Walking Is Great, But Does It Actually Protect Cognitive Function?

Your brain may thrive on a little more challenge.

Walking Is Great, But Does It Actually Protect Cognitive Function?

Woman Taking Her Dog for a Walk

Image by BONNINSTUDIO / Stocksy

July 15, 2026

Walking is one of the most common activities for older adults, and widely considered one of the best things we can do for our health as we age. And for a lot of reasons, that's still true.

But a new meta-analysis1 questions what walking is actually doing for your brain. For older adults, a daily walk may not be enough to meaningfully protect memory and cognitive function. So the type of movement you choose to do every day may matter more than most people realize.

About the study

Walking has long been studied as a potential tool for brain health because it gets your heart rate up, asks your body to coordinate movement, and requires your brain to stay alert to your surroundings. These tasks share real estate in the brain with higher-order thinking skills like memory and focus, so the hypothesis that walking could protect cognition isn't a stretch. The question is whether it actually delivers.

To test this theory, researchers pulled together eight randomized controlled trials involving 772 older adults. Half were assigned to walking programs, and the other half served as comparison groups, with activities like doing yoga, attending educational lectures, or just sitting. The walking programs ranged from regular outdoor walks to interval walking to treadmill sessions with virtual reality.

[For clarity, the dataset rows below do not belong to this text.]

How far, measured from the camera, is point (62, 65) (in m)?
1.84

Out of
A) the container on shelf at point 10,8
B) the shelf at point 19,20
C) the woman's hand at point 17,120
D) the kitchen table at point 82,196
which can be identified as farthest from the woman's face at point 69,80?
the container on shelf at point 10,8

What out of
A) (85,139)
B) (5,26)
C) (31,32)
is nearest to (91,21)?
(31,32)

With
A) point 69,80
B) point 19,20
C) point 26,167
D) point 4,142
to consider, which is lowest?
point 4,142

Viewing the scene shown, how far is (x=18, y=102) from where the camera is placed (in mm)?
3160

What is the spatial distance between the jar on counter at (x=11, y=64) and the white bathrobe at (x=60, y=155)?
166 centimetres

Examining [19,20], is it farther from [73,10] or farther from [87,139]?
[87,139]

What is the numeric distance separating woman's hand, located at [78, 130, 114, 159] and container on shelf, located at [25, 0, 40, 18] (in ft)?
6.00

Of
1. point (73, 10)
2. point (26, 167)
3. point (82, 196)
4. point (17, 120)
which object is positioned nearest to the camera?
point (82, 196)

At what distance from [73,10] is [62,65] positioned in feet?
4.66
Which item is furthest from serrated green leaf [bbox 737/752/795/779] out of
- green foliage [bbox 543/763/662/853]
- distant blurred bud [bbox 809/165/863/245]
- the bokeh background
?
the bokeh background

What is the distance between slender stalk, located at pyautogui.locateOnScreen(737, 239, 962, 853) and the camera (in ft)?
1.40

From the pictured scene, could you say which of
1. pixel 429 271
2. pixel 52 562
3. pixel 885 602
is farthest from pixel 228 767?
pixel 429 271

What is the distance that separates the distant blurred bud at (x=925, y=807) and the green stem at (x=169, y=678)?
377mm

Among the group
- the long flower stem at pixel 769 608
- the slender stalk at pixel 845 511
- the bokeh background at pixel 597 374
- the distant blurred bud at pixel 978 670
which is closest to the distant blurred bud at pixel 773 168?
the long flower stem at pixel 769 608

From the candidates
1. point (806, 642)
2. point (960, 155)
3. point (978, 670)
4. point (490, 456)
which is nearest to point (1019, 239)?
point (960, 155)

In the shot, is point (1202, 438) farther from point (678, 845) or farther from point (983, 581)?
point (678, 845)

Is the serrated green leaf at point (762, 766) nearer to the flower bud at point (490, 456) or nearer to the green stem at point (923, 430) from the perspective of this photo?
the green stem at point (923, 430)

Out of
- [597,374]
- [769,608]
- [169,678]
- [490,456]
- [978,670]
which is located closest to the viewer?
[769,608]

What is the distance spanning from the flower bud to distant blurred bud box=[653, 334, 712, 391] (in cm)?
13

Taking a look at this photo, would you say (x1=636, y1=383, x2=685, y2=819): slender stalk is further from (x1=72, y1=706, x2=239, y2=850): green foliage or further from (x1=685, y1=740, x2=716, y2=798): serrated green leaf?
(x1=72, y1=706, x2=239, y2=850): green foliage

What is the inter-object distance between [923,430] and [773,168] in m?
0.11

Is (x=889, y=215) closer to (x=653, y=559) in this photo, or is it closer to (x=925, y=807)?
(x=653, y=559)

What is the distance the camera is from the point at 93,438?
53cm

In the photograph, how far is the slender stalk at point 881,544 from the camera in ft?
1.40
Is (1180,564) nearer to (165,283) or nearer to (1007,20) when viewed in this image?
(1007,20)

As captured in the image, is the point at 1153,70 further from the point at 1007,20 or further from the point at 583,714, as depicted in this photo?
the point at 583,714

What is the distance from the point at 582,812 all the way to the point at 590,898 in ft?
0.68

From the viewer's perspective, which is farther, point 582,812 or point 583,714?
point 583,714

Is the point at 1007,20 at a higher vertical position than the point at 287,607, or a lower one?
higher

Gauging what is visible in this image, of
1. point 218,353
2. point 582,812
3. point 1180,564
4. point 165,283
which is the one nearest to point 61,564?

How walking affected memory, focus, & overall performance

Across all the cognitive areas measured, including memory, attention, executive function, and overall cognitive performance, walking programs didn't produce meaningful improvements when compared with control groups. The results were consistent whether participants were doing regular walks, interval walking, or treadmill sessions with virtual reality.

None of this means you should stop walking.

The benefits of regular walking for heart health, mood, mobility, and longevity are well-established and remain intact. Walking supports healthy blood pressure, lowers fall risk, and helps maintain the kind of physical independence that becomes increasingly important as you get older.

This research challenges the specific clain that walking alone is a reliable strategy for preserving memory and cognitive function as you age. If brain health is your that goal, the evidence suggests you may need to do more.

What your brain may actually need from exercise

Not all movement hits your brain the same way.

When you exercise, your brain gets a boost in blood flow and starts producing more BDNF, a compound that acts like fertilizer for your brain cells, helping them grow, connect, and hold onto memories. That response seems to kick in more reliably when your body is actually working hard. A gentle stroll doesn't appear to push things far enough to trigger it consistently.

There's also a strength piece to this. Research has linked higher levels of lean muscle mass with lower Alzheimer's risk, and poor body composition with faster cognitive decline. The muscle-brain connection works differently than cardio. Resistance training helps reduce inflammation and supports the metabolic and vascular systems your brain depends on. Doing both appears to offer more than either alone.

Building a routine that actually challenges your brain

If walking is your go-to form of exercise and supporting cognitive health is a priority, don't panic. There are a few practical shifts to implement to make your routine more effective for brain health:

Add intensity: Swap some moderate-paced walks for more vigorous cardio. Even short bursts of higher-intensity effort increase the demands on your heart and brain, and cardiovascular fitness is increasingly recognized as a key predictor of cognitive aging.Layer in strength training: Aim for at least two sessions per week of resistance exercise. Bodyweight moves, resistance bands, and light weights all count.Try movement that challenges your brain: Activities that ask your brain to work alongside your body tend to offer more cognitive benefit than straightforward walking. Dance, racket sports, and martial arts all fit this description, as does dual-task walking like navigating a new route from memory or counting backwards while you move.Introduce novelty: Taking a new route, trying a new sport, or learning a movement-based skill like yoga or tai chi asks your brain to form new patterns, which is exactly the kind of thing that supports long-term brain health.

The takeaway

Walking is a solid foundation for overall health, but the evidence suggests it's not sufficient on its own for preserving memory or cognitive function as you age.

Pairing it with strength training, higher-intensity exercise, or movement that challenges your brain gives your body a more robust stimulus.

The goal isn't to walk less—it's to build a routine that asks a little more of your brain and body together.